───── Text excerpt

1. Training file have exact 25968 * 60 records, so exact 15,58,080 records. Testing file have 7,33,080 records.

# Data Extraction & Analysis

In [None]:
import numpy as np
import pandas as pd

import matplotlib.pyplot as plt
from matplotlib.pyplot import figure
import seaborn as sns
%matplotlib inline
import cufflinks as cf
import plotly.offline
cf.go_offline()
cf.set_config_file(offline=False, world_readable=True)

In [None]:
import tensorflow as tf
from tensorflow.keras.utils import plot_model
from tensorflow.keras.models import Model, load_model
from tensorflow.keras.callbacks import EarlyStopping,ModelCheckpoint, ReduceLROnPlateau
from tensorflow.keras.layers import GlobalMaxPooling1D,BatchNormalization,Dense, Dropout, Input,Concatenate, LSTM, GRU,Bidirectional, Multiply

from sklearn.preprocessing import StandardScaler,LabelEncoder
from sklearn.metrics import roc_auc_score
from sklearn.model_selection import KFold, GroupKFold

In [None]:
BASE_PATH='../input/tabular-playground-series-apr-2022/'
train_df =pd.read_csv(BASE_PATH + 'train.csv')

──────────

▸ Task set
a: Copy the part of the notebook excerpt starting at "# Data Extraction" and ending at "cf.go_offline()", renaming "seaborn" to "altair".
b: Translate this sentence from the notebook excerpt into Spanish: "Testing file have 7,33,080 records."
The data below has no connection to the notebook excerpt.

───── Dataset extract

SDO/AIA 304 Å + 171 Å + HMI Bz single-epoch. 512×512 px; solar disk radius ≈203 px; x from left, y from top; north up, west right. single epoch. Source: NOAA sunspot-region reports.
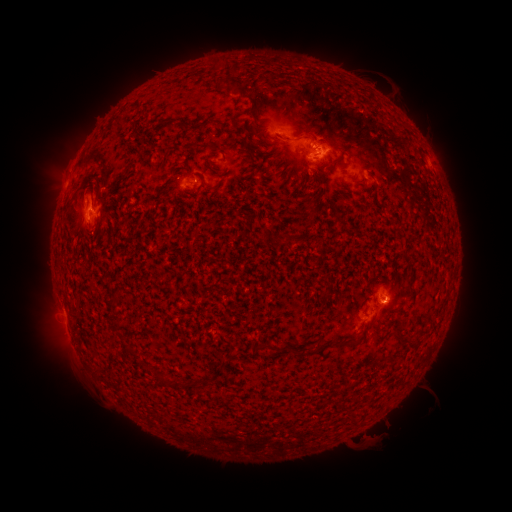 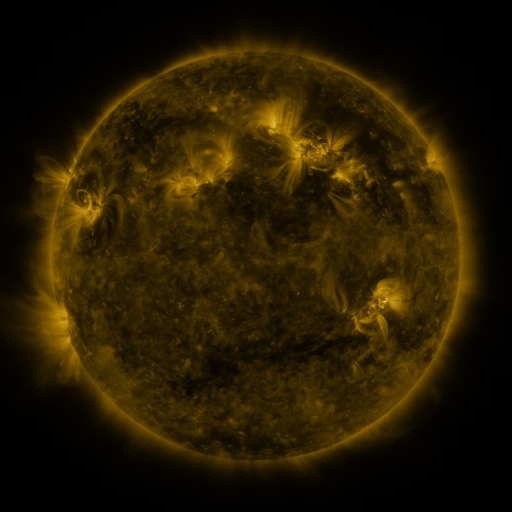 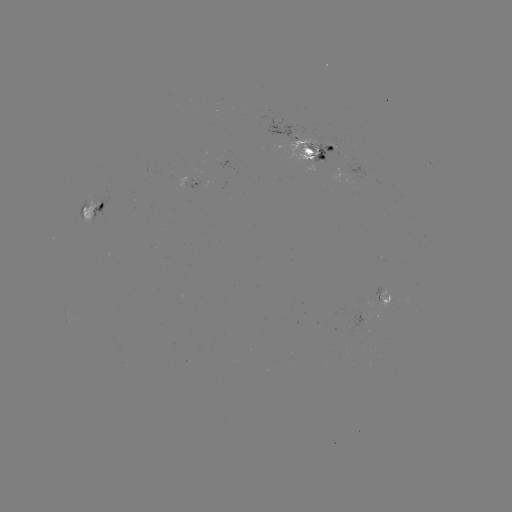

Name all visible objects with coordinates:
spotted active region: (316, 148)
spotted active region: (433, 167)
spotted active region: (188, 180)
spotted active region: (91, 209)
spotted active region: (379, 303)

──────────

▸ Answers for the exercise
a:
# Data Extraction & Analysis

In [None]:
import numpy as np
import pandas as pd

import matplotlib.pyplot as plt
from matplotlib.pyplot import figure
import altair as sns
%matplotlib inline
import cufflinks as cf
import plotly.offline
cf.go_offline()

b: El archivo de prueba tiene 7,33,080 registros.